• _TASK TO CARRY OUT_:
Only the number is wanted: how many lines of the listing below contain "dorsal"?

*** TASK MATERIAL Section Begins ***

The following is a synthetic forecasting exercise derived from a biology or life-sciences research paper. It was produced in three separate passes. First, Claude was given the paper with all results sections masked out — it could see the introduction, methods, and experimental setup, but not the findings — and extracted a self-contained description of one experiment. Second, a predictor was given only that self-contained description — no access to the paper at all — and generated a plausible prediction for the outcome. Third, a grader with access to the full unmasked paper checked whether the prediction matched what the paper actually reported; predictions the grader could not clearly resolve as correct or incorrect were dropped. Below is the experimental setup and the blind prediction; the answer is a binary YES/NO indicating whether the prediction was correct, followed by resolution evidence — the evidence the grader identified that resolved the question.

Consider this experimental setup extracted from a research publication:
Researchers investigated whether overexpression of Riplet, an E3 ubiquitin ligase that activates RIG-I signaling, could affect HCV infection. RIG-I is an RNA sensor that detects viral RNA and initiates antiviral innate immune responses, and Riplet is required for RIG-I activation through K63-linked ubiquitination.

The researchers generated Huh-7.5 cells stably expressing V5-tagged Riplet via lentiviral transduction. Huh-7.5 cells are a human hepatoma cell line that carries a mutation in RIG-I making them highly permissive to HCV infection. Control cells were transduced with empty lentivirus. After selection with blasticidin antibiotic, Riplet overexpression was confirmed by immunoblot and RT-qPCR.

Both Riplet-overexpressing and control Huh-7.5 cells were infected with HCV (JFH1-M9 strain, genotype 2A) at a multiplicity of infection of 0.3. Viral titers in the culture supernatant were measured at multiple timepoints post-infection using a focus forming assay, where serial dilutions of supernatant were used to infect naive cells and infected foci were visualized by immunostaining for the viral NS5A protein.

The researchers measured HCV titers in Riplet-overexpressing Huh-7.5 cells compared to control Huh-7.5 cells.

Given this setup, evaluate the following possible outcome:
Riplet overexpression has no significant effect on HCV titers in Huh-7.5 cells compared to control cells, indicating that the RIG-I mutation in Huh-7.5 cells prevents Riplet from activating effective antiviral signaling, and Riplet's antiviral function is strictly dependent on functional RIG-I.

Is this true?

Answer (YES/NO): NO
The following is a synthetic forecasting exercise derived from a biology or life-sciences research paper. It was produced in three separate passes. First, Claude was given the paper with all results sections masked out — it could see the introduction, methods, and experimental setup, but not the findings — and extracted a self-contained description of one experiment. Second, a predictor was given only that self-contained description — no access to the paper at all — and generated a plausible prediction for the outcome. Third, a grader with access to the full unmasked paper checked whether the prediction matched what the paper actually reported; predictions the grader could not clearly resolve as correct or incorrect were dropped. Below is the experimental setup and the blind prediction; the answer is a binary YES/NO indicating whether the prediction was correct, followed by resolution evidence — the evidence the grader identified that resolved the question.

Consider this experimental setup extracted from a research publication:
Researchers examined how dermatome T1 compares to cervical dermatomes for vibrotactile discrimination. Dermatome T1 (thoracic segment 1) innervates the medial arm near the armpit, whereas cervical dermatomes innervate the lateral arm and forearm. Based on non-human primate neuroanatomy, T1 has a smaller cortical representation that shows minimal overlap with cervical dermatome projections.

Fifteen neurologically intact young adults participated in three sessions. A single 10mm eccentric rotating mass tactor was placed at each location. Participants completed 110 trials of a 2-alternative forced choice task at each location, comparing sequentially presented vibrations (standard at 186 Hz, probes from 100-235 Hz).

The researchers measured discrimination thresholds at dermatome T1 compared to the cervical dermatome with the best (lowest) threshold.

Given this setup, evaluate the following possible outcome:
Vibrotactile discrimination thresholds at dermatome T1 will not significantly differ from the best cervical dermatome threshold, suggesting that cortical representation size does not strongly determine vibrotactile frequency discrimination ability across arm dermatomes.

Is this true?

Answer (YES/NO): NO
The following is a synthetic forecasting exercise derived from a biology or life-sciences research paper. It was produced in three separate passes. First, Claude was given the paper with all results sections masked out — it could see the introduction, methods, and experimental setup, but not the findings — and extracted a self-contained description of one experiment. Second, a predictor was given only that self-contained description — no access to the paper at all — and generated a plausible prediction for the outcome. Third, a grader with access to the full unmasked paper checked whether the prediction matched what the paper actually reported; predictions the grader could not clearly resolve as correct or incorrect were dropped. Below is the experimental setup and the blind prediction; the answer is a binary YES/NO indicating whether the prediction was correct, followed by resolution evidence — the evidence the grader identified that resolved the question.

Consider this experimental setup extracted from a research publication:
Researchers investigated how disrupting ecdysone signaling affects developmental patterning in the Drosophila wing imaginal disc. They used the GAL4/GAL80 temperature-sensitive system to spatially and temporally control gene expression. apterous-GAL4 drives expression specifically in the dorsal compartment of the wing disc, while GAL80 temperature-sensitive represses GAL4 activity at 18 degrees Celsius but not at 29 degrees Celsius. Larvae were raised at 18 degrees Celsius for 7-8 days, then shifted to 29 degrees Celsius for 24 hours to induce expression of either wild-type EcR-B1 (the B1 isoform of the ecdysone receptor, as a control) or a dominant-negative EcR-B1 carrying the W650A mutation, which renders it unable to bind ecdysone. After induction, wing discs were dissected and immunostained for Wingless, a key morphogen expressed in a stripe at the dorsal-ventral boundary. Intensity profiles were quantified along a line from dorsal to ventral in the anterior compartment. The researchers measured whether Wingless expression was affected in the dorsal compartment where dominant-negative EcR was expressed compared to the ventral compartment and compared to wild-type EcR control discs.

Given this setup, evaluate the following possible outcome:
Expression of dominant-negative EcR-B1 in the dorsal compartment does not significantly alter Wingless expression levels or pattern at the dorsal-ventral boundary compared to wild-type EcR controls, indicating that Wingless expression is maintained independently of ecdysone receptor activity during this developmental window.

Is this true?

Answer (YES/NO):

*** TASK MATERIAL Section Ends ***

• _EXERCISE RESULT_:
2